Belles plumes haïtiennes au cœur du 18e

par Sandra Mignot

Depuis trois ans, le festival Haïti-Monde anime la Goutte d’Or de belles lettres et d’un zeste de Caraïbe. Une belle réussite initiée par un habitant du quartier, Sadrac Charles, qui parvient à réunir auteurs reconnus et jeunes talents dans un dialogue avec la littérature du monde entier.

La salle du 360 est survoltée lorsque le palmarès des cinq récits primés est annoncé. Les élèves retiennent leur souffle avec espoir à l’annonce des écoles victorieuses. Puis des cris suraigüs envahissent les gradins quand le nom des lauréats est finalement prononcé. Ces enfants de CM1/CM2 de trois écoles de l’arrondissement (cette année Houdon, Mont-Cenis et Forest) ont participé au concours d’écriture La plume écolière* organisé comme chaque année dans le cadre du festival littéraire Haïti-Monde.
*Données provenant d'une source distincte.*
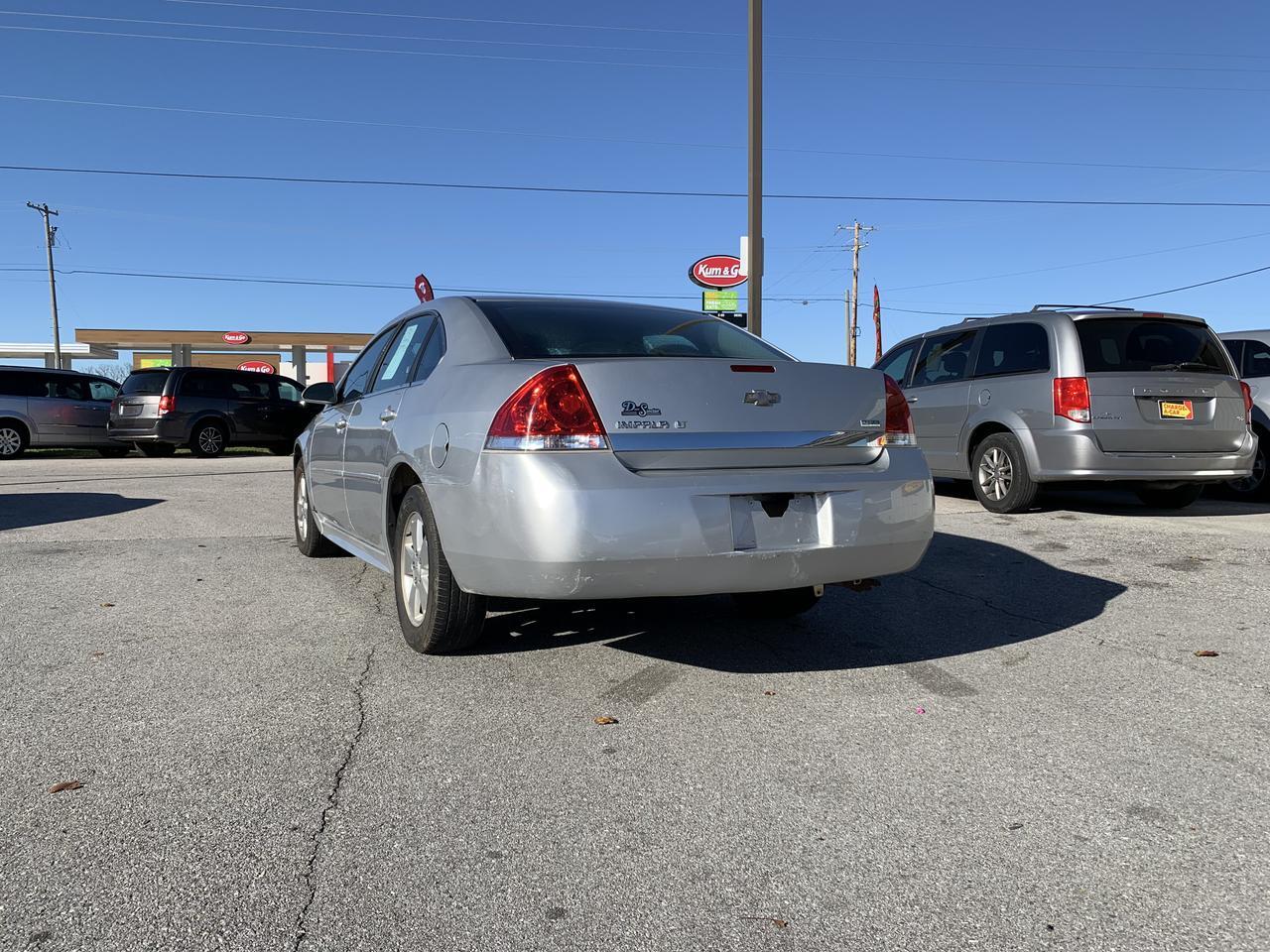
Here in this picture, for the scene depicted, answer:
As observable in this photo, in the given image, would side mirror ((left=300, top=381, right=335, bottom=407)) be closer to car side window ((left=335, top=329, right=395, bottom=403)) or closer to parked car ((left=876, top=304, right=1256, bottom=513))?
car side window ((left=335, top=329, right=395, bottom=403))

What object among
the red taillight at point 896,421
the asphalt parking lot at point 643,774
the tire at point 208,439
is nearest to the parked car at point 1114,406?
the asphalt parking lot at point 643,774

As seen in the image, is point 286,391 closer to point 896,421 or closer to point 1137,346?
point 1137,346

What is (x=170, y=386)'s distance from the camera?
56.5 ft

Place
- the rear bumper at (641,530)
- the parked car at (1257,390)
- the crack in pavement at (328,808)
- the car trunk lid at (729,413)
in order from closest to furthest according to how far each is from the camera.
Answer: the crack in pavement at (328,808) < the rear bumper at (641,530) < the car trunk lid at (729,413) < the parked car at (1257,390)

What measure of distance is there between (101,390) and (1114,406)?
1717 cm

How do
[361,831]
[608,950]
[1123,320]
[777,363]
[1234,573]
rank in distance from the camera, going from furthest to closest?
[1123,320], [1234,573], [777,363], [361,831], [608,950]

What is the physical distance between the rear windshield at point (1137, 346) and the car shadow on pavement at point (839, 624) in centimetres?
269

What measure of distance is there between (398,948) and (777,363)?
2451 millimetres

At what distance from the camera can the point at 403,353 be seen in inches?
193

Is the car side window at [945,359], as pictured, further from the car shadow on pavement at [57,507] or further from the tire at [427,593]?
Result: the car shadow on pavement at [57,507]

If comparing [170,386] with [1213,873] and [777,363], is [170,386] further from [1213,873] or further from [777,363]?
[1213,873]

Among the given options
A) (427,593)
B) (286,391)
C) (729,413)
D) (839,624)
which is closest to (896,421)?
(729,413)

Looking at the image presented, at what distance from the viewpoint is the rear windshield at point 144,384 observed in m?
17.2

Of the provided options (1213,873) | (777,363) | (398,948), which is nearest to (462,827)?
(398,948)
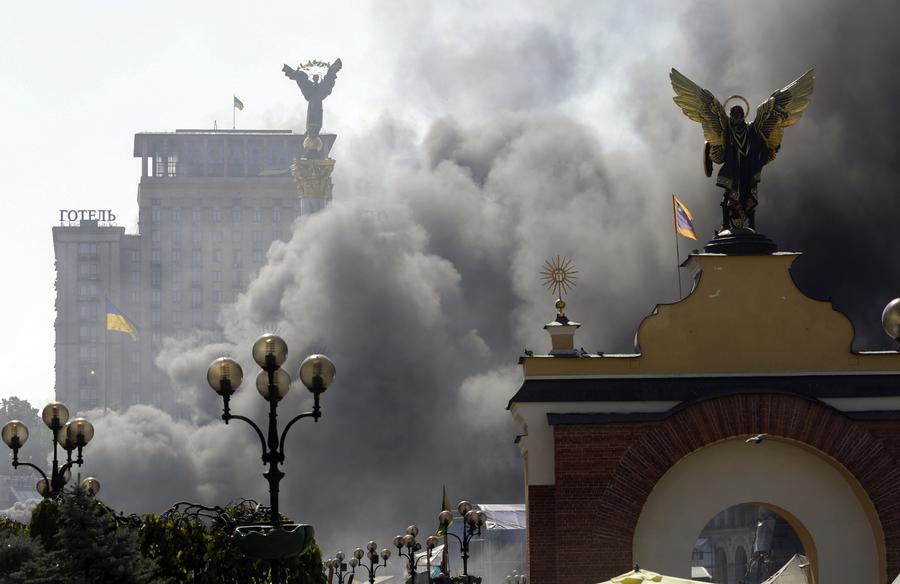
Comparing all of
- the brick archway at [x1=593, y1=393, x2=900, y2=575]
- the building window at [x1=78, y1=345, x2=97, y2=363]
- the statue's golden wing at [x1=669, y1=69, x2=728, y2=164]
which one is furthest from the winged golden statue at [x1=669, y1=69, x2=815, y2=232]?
the building window at [x1=78, y1=345, x2=97, y2=363]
Un concours qui tient au cœur du fondateur du festival, Sadrac Charles : « C’est pour moi le volet le plus important de l’évènement car c’est fondamental de transmettre aux jeunes pour préparer l’avenir. »

La Goutte d’Or accueillait cette année la troisième édition de Haïti monde. « Je voulais recréer un lieu où l’on pourrait échanger, dialoguer comme je le faisais en Haïti tout en invitant d’autres cultures », explique Sadrac Charles. L’homme est arrivé à Paris en 2012, pour poursuivre des études. « De nombreux allers-retours ont suivi pendant lesquels j’ai participé à la création d’évènements culturels au pays et bossé sur un projet de bibliothèques dans les écoles primaires. Mais la vie est tellement menacée là-bas que j’ai fini par m’installer ici plus durablement. » Chroniqueur littéraire et écrivain lui-même, il a en tête tout le matériau nécessaire et le carnet d’adresses pour mettre sur pied des rencontres, lectures, spectacles, concerts.

De prestigieux invités

Et quel meilleur endroit pour un tel festival que son quartier d’adoption ? « La Goutte d’Or a été à l’avant garde de l’histoire migratoire du monde, une histoire dont Haïti fait partie intégrante, résume Sadrac Charles. Le pays y a une présence discrète mais bien réelle. Et puis avec L’Assommoir je sens aussi ici la trace de Zola, qui, parmi les écrivains est peut-être celui qui est allé le plus loin dans la description des conditions humaines et de comment les gens vivent. »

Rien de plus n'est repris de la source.